The same for me, unfortunately i’m all to familiar with the clicking sound from a hard drive. I have had it a couple of times already…

One thing to try hook the “suspect broke” hdd to the computer using as a primary slave, with a new hdd with sufficient capacity (enough for windows + capacity of old drive). Boot the PC using a start-up disc (if your pc has a floppy drive) and see if the D drive is recognised, if it is, create a new folder on the C drive and completely copy over what it can from the d drive to the folder on the c drive.

Its dead jim.

Thanks for the advice. But, the hard drive clicks non stop as soon as it is plugged in.

I will give it a try anyway.

I’ll see if you can make a startup disk in Windows XP then try and boot from Floppy.

In case anyone is curious, this is kind of the sound my hard drive is making:

I wonder if it is just a bad arm.

More vids:

The Youtube profile of the author of the vid above:

It looks like he also discusses solid state drive data recovery (flash drive). Should be interesting to watch. I absolutely love learning new things! :smiley:

I’ll just update this post with more interesting videos when I find them.

According to http://myharddrivedied.com/presentations.html#MAKE_YOUR_OWN_CLEAN_ROOM_-_CHEAP , it is possible to make your own “clean room” which would be sufficient for working on hard drives.

Your HD is dead…Simply buy a new one

ditto to what was said. if you have info on it that you want to recover you can google search for data recovery companies… ship it out to them and they will recover the data… can be pricey, just shop around.

Yes for data recovery… there are many companies that recover data for sure… and they will charge you for you required data only…

Actually, I followed the advice from the hard drive data recovery expert in his video lecture and I pulled it out of the computer and tipped it outside down. I got it to work. I do have a few sector errors on it, so I’m going to try and image it in reverse.

Yeah, the drive is toast. But, I’m hoping to recover some data off of it.

I’m going to download this package of Linux utilities.

http://www.sysresccd.org/Main_Page

It’s got a nifty little program on it called ddrescue that will image a drive in reverse and will try to reread bad sectors a few times so it can attempt to recover that data. Or so I’ve read.

# SUPPLIED INFORMATION
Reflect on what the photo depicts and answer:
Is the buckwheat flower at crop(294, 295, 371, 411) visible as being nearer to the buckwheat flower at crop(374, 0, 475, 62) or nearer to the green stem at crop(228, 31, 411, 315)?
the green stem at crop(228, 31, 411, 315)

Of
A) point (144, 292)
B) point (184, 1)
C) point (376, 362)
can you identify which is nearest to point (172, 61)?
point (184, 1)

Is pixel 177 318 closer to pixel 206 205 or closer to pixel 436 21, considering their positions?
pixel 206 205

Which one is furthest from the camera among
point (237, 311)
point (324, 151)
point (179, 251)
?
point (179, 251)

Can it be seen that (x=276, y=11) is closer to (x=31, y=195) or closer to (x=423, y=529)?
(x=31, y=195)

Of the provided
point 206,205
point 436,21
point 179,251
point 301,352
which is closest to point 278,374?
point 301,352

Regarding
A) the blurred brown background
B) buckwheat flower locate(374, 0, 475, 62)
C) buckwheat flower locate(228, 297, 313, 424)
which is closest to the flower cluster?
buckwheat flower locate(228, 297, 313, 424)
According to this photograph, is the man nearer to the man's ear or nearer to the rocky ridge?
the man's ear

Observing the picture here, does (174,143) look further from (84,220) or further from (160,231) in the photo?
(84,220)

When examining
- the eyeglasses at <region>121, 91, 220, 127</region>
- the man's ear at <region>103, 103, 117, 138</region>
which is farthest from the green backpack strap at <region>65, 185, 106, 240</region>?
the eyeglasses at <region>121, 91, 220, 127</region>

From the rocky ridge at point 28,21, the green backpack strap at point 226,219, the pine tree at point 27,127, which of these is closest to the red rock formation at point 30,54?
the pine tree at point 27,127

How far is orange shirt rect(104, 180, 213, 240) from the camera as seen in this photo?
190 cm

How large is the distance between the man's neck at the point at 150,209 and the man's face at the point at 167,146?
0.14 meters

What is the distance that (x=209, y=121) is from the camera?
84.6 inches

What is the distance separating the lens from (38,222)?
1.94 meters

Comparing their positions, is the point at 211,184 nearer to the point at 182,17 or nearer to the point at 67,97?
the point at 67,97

# PROBLEMS TO WORK ON
a: In the discussion of the clicking hard drive, repeat the passage between "Thanks for the" and "boot from Floppy.", inclusive.
b: In the clicking hard drive discussion, what program does the Linux utilities package include for imaging a drive in reverse?
c: Resume the clicking hard drive discussion after its final sentence.

# RESPONSES TO THE EXERCISE
a:
Thanks for the advice. But, the hard drive clicks non stop as soon as it is plugged in.

I will give it a try anyway.

I’ll see if you can make a startup disk in Windows XP then try and boot from Floppy.

b: ddrescue

c:
Now I just got to deal with command line stuff… I haven’t done that since probably 1993 or so with DOS. :shifty:

I actually had the same thing happen with my laptop recently. I lost a couple months of personal videos and pictures and a couple random work pieces not backed up onto the external drive but hadn’t had much luck in recovering it myself. Mine went from working fine to dead in 5 minutes. Mind you she was 8+ years old as well (bought refurbished). I’ll have to try my hand at a couple of the things you found as well. Perhaps we can figure this out without going broke eh?

My hard disk met a similar fate a few months back. It sent out ample signals though, before it bit the dust. Initially, it would boot fine but would complain (click, click, click…) upon launching heavy programs such as PhotoShop. However I paid no heed to the signals and after some time it refused to boot up altogether costing me one week’s data which I hadn’t backed up. I decided to put it down to experience :

  1. Replace a disk once it outlives the age of 4.
  2. When it starts making clicking sound, respond as soon as possible by immediately backing up the data and replacing the disk.
  1. Enable S.M.A.R.T. detection and replace the hard drive as soon as SMART detects that failure of the hard drive is imminent.

I would have to agree with the majority, and say that the chances are, your hard drive is DEAD. Always backup!

On those couple of occasions where I have had that happen to a hard drive the drive has lasted long enough for me to copy the data across to a new drive using Partition Magic. I have made the copy immediately it started clicking each time because once it starts doing that the life of the drive is extremely limited.

I also have backups of all the data and so if the drive did fail completely before I managed to copy everything I would still be able to recover back to where I was, it would just take a bit longer to do so.